The convoluted climax is somewhat saved - at least, for McCarthy devotees - because of the big role he plays in it. Josephson lounges on The Major's leather couch as everything is laid out for Peck, but starts getting fidgety once Kennedy pulls a gun. The weapon ends up knocked to the ground in a struggle and Josephson picks it up, at which point the outcome is literally in his hands. Does he shoot Peck or The Major? This is clearly the first actual decision Josephson has ever had to make, and McCarthy does a great job registering the unease in his expression: everything has been a game to him at this point, and now it's jarringly real. The option to just sit back and go along with who's in charge is taken from him the second he became the one with the power. Amusingly, Peck manages to sway him to his side with some corporate sloganeering that makes him sound more like The Major: "Dammit, Josephson, commit!

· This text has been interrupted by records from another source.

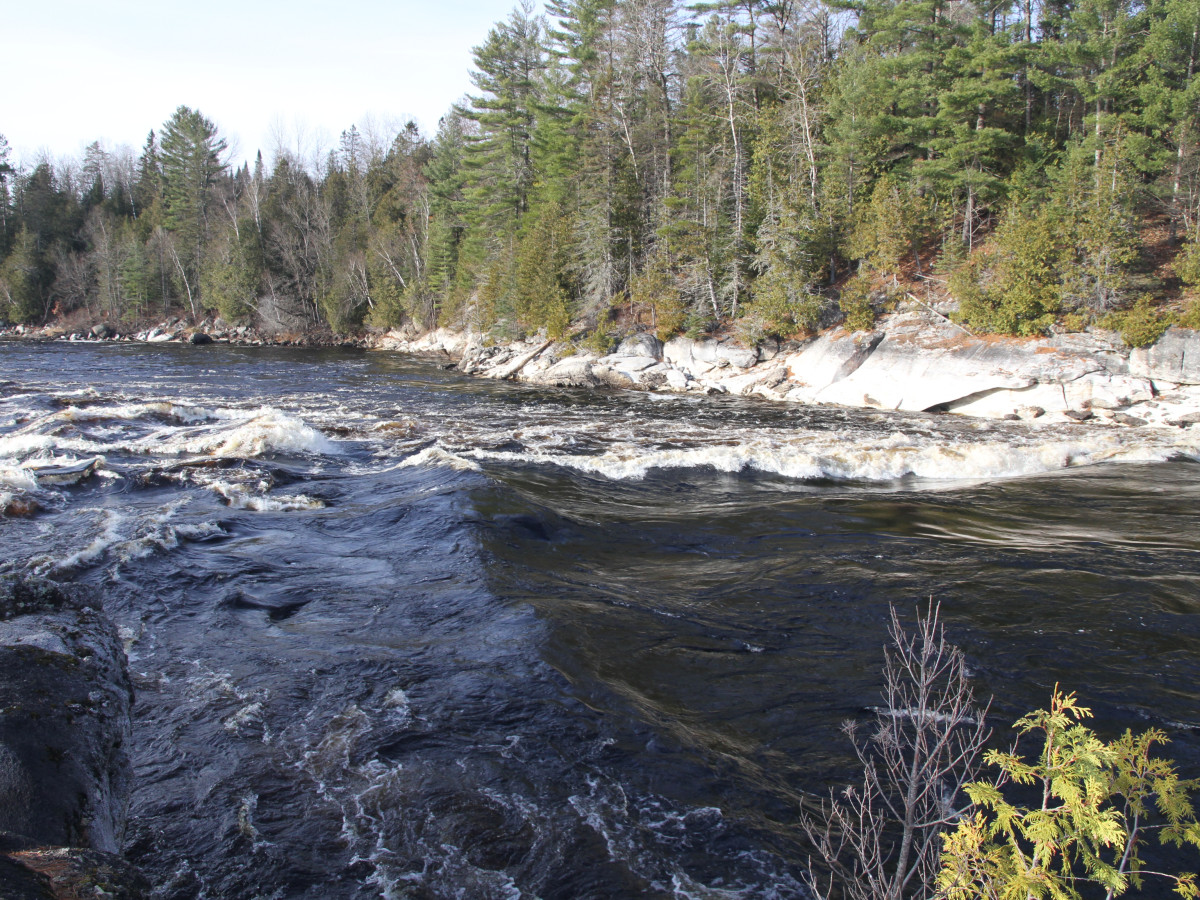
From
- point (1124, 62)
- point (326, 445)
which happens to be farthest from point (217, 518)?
point (1124, 62)

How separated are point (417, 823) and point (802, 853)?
8.64 feet

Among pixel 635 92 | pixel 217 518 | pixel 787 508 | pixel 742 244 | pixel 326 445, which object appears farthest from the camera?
pixel 635 92

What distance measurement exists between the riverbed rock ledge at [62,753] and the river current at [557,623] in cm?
45

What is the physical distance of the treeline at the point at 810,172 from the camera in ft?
77.9

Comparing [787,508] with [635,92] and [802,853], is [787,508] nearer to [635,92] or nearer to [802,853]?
[802,853]

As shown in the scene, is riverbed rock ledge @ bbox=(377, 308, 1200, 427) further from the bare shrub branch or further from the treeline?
the bare shrub branch

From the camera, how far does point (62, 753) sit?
4.11m

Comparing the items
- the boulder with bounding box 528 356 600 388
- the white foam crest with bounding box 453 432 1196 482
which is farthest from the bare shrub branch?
the boulder with bounding box 528 356 600 388

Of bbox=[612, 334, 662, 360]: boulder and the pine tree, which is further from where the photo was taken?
the pine tree

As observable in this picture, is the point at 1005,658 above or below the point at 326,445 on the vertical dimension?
below

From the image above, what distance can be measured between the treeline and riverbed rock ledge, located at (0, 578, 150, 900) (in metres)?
26.1

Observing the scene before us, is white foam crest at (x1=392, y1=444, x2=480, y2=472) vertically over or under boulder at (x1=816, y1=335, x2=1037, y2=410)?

If you're not committed to anything, you're just taking up space!" This is exactly the method to sway a brown-nosing subordinate like Josephson, and Peck wins the day.

The script was written by Peter Stone, who penned Charade and The Taking of Pelham 123, from a Howard Fast novel called Fallen Angel. I hate having to keep bringing up Dmytryk's political background on this site, but I would be curious to know what Fast - who spent three months in prison after refusing to name names to the House Committee on Un-American Activities - thought of the director, famous as the member of the Hollywood Ten who ultimately cracked and decided to sell out his friends and co-workers after all. (Incidentally, Dmytryk was the director of Raintree Country, the film Montgomery Clift was starring in when he got into the famous car accident witnessed by McCarthy.) Like Charade, Mirage is a movie that constantly feels like it's functioning on a higher level even when it's not: stylish and smart, it still can't quite figure out how to make any sense whatsoever. Dmytryk does a good job balancing the normal and the surreal, contrasting disjointed memory to the familiar geography of several great New York locations, but isn't able to maintain the genuinely disorienting tone of the first reel.

The film was remade a mere three years later as Jigsaw, in which Bradford Dillman's memory loss is the result of an LSD trip after the McCarthy character, played by Pat Hingle, slips acid into his coffee. Hingle freaks Dillman out during his flashback by talking to him in a baby voice. I'd like to see somebody put that - and Nightmare, while you're at it - out on dvd.

* She and McCarthy both turned up in the Larry Cohen-created series The Invaders.